Andy Batten is deputy editor of Flush Bus, an Irish magazine dedicated to modified cars. Despite the magazine's laddish editorial style and the ubiquitous girly photos, he says they are keen to involve more women in modifying.
"In the first six or seven issues we had no women involved," he says. "But in the last few months we've featured three cars modified by women. And they're good too. They're often less tacky than the guys' cars. They've got better taste."
However, the biggest issue facing the culture is the perception of it as a pastime which kills through excessive speed and racing.
"There is a problem," admits Paul Cunningham. "The guys who think it's great to tear around making a lot of noise. But the truth is that a lot of the real modified cars here weren't even driven here, they were low-looaded in. You can't drive a lot of these cars fast. They're lowered and the roads here are too bad. There is a real difference between boy-racers and people who modify cars."
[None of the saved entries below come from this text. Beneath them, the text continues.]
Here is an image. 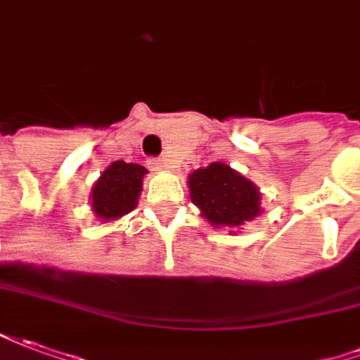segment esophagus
<instances>
[{"mask_svg":"<svg viewBox=\"0 0 360 360\" xmlns=\"http://www.w3.org/2000/svg\"><path fill=\"white\" fill-rule=\"evenodd\" d=\"M148 167L151 170H165V169H167V165H165L161 159H148Z\"/></svg>","mask_w":360,"mask_h":360,"instance_id":"obj_1","label":"esophagus"}]
</instances>
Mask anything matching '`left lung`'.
Here are the masks:
<instances>
[{"instance_id": "obj_1", "label": "left lung", "mask_w": 360, "mask_h": 360, "mask_svg": "<svg viewBox=\"0 0 360 360\" xmlns=\"http://www.w3.org/2000/svg\"><path fill=\"white\" fill-rule=\"evenodd\" d=\"M191 203L214 228H238L261 212V191L255 184L224 162L193 170L188 176Z\"/></svg>"}]
</instances>
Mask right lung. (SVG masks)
Here are the masks:
<instances>
[{"mask_svg":"<svg viewBox=\"0 0 360 360\" xmlns=\"http://www.w3.org/2000/svg\"><path fill=\"white\" fill-rule=\"evenodd\" d=\"M148 169L138 162L112 161L99 174L90 193L91 211L97 220L112 222L138 207Z\"/></svg>","mask_w":360,"mask_h":360,"instance_id":"obj_1","label":"right lung"}]
</instances>
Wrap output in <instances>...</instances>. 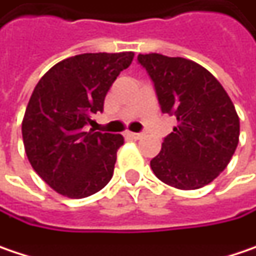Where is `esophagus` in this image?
<instances>
[{
	"label": "esophagus",
	"mask_w": 256,
	"mask_h": 256,
	"mask_svg": "<svg viewBox=\"0 0 256 256\" xmlns=\"http://www.w3.org/2000/svg\"><path fill=\"white\" fill-rule=\"evenodd\" d=\"M126 136L134 138V140H140V138L142 137V134H140V132H126Z\"/></svg>",
	"instance_id": "esophagus-1"
}]
</instances>
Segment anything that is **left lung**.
I'll list each match as a JSON object with an SVG mask.
<instances>
[{
  "instance_id": "1",
  "label": "left lung",
  "mask_w": 256,
  "mask_h": 256,
  "mask_svg": "<svg viewBox=\"0 0 256 256\" xmlns=\"http://www.w3.org/2000/svg\"><path fill=\"white\" fill-rule=\"evenodd\" d=\"M154 82L163 114L178 125L150 162L154 174L178 190H198L228 168L239 142V116L223 86L200 64L160 54H140Z\"/></svg>"
}]
</instances>
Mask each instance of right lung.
<instances>
[{"label": "right lung", "mask_w": 256, "mask_h": 256, "mask_svg": "<svg viewBox=\"0 0 256 256\" xmlns=\"http://www.w3.org/2000/svg\"><path fill=\"white\" fill-rule=\"evenodd\" d=\"M134 52L82 54L55 64L36 84L22 134L34 172L68 198H86L112 179L120 134L86 131Z\"/></svg>", "instance_id": "right-lung-1"}]
</instances>
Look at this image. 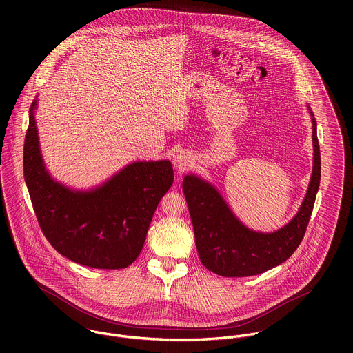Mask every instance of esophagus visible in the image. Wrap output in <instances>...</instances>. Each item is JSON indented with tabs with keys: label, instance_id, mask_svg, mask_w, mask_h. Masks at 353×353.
<instances>
[{
	"label": "esophagus",
	"instance_id": "1",
	"mask_svg": "<svg viewBox=\"0 0 353 353\" xmlns=\"http://www.w3.org/2000/svg\"><path fill=\"white\" fill-rule=\"evenodd\" d=\"M192 163V154H189V152L179 151L175 153L174 156V165L179 170V171H185L190 167Z\"/></svg>",
	"mask_w": 353,
	"mask_h": 353
}]
</instances>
Claire agrees. "You do get followed by the Guards a lot. They just see the type of car and think "boy racer". But I have no interest in racing. I like to have a fast car but you can't use it here. The roads are too bad and there are too many Guards. You will get caught."
However, not all of those involved are so law-abiding.
Last month Flush Bus reported on a night out with street-racers. Racing on emtpy stretches of road in the city or in the Dublin mountains, the magazine's reporter spoke of speeds of 150mph being reached to secure winnings of thousands of euro.
"It does go on and is growing," says Andy Batten. "The Guards don't seem to be doing anything about it. It's highly illegal and we don't condone it but is part of the scene. We felt we should document it."
Inherently, there is nothing wrong with modified cars or the people who modify them. But just as US hod-rodding - built around a street-racing youth culture in the 1950s - eventually embraced style over murderous content, modified cars would seem to need an attitude adjustment.
The mix of power, macho posturing and soft porn encourages the sort of daft on-road behaviour that fills accident reports. Concentrate on the design and not the destruction and a sub-culture that to outsiders still seems the automtive equivalent of Roy 'Chubby' Brown may just go mainstream.